Singing onstage feels amazing, he says, because it reminds him of the best parts of being an actor: “When you can feel it, your blood thrills, it’s physical, your heart is open.” But mostly he keeps his head down and plays the bass. Domrose likes to say that when he’s onstage with Dogstar he’s always looking out at a sea of left ears, because everyone’s eyes are locked on Keanu as he thumps away at stage right.
In 1997, Spin sends the writer Benjamin Weissman to follow the band on tour. Denied an interview, Weissman files a “Frank Sinatra Has a Cold”–style write-around that lands on the ostensibly perplexing question of what it is Keanu sees in these doofs he’s sharing a bus with.
The answer actually seems pretty clear: these doofs afford Keanu the chance to hang out and be a doof as well, to drink beer on a bus while postponing answering the larger and more difficult question of how he’s going to make a living as an actor if he no longer feels like making movies like Chain Reaction and nobody wants to pay to see him in Feeling Minnesota.
What the guys in the band get out of this is obvious. They’re in their thirties and have been kicking around the entertainment industry for a while and one imagines that when the offers start coming in, Keanu can’t just turn them down unilaterally and forsake commercial advancement to play by Fugazi rules just because he makes $10 million per picture and doesn’t need the money.
So Dogstar tours before they’ve even released a record and signs a deal with the major-label- affiliated Zoo Entertainment, and generally ends up sending out mixed signals about how serious a band they’re supposed to be. Their debut album, Our Little Visionary, is released only in Japan.
It sounds a little like a store-brand Foo Fighters and a little like a generic Goo Goo Dolls and a little like any of a thousand other less fortunate postgrunge outfits who managed a hit song or two before tumbling back into the crab-bucket of the midnineties alternative-rock scene, except instead of a hit single Dogstar had Keanu.
This is obviously a double-edged sword for the guys in the band who were not the star of Speed. They have access to unbelievable opportunities that only a masochist would take advantage of. Because they’re Keanu’s band, many people are eager for them to suck, and this is especially true of the big, mixed crowds they play in front of at rock festivals.
They get pelted with fruit at Glastonbury and splattered with mud at Milwaukee Metal Fest, where they’ve somehow been booked as part of a lineup that includes bands like Cannibal Corpse and Deicide, and where they annoy everybody by playing a cover of “New Minglewood Blues” by the Grateful Dead.
Another cover song in their repertoire is the Carpenters hit “Superstar,” a depressive ballad about a pop singer who abandons the narrator after a one-night stand but continues to haunt her as a voice on the radio.

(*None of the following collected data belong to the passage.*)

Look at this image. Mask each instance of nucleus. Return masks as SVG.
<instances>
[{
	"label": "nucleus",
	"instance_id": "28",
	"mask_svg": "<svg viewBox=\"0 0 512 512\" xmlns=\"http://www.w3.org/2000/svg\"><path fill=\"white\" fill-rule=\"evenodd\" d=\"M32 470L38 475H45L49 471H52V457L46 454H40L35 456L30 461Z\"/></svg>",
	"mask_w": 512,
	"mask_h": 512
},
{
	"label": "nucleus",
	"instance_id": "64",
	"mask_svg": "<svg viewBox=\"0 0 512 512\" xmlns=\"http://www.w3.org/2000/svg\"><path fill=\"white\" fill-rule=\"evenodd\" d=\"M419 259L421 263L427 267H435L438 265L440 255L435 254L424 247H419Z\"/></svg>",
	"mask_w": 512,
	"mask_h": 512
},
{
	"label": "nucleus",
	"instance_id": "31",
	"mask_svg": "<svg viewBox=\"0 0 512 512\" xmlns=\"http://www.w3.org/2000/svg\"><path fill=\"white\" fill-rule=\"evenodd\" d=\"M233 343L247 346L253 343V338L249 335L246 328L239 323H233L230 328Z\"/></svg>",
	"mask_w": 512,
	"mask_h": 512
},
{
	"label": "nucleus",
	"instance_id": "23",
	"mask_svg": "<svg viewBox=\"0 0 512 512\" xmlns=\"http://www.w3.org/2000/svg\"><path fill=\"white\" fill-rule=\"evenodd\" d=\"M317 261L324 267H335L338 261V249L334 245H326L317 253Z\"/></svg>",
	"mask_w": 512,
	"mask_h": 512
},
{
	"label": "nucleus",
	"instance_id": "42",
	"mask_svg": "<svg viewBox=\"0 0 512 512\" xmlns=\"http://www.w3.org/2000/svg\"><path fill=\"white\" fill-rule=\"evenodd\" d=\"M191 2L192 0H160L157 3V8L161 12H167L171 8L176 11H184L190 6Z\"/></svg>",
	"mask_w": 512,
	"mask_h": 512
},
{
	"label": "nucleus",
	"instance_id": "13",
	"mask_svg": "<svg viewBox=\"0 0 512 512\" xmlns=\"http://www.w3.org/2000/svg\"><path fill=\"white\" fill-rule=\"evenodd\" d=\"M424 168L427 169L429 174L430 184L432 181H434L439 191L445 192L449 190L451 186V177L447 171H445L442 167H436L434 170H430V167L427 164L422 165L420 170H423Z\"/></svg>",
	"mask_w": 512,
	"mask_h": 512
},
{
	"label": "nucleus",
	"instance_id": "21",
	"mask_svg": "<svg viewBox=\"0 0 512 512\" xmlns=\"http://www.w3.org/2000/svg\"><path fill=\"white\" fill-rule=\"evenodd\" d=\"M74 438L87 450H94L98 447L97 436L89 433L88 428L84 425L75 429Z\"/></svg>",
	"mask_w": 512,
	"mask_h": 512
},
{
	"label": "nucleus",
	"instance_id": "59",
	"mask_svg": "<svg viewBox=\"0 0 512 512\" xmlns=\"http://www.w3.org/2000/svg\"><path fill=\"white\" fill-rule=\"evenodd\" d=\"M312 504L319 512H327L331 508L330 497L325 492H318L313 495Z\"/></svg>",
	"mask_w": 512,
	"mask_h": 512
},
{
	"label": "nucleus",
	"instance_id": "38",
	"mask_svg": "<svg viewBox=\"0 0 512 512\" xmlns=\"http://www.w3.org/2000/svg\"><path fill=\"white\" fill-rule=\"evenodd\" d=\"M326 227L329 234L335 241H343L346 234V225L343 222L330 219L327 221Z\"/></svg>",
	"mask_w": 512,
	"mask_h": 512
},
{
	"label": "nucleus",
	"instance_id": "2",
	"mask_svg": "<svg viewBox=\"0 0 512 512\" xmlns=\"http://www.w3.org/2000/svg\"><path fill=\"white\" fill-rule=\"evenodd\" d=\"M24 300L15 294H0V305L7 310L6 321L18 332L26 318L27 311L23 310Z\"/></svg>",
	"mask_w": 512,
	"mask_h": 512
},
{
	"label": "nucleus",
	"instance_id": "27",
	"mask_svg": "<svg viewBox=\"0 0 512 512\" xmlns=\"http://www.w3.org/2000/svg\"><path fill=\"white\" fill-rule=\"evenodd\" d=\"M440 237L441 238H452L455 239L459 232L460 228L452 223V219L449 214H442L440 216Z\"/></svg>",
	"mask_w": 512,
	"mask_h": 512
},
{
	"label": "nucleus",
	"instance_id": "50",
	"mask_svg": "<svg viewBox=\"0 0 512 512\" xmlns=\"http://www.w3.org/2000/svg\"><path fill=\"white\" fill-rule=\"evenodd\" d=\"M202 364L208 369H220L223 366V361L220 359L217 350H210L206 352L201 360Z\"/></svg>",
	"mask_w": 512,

In interviews Keanu denies that there’s any particular reason they decide to record this one. It’s on their second album, Happy Ending, which comes out in 2000. The cover is a simple black-and-white photo of the band standing against a stone wall; Keanu is on the left, eyes downcast, still trying to go unnoticed.
Dogstar played their final US show in July 2001, in Laughlin, Nevada, and—while it’s somehow difficult to imagine a band this extremely nineties existing after 9/11—played their final show ever in 2002, at the Ebisu Garden Hall in Tokyo.
Mailhouse goes on to play drums in a band called Becky; the singer is his girlfriend, Real World: Seattle alumnus Rebecca Lord, and Keanu plays a little bass on their one album, 2006’s Take It on the Chin.
Years later, when the public-facing part of the Dogstar thing is all over, the guys in the band who weren’t Keanu will give interviews saying it was hard to know if they were ever really reaching people as a band, or if people would have paid to stand in a small club or a giant arena and watch Keanu do just about anything—card tricks, sock puppetry, mime. They will say this as if they didn’t know what the answer was the whole time.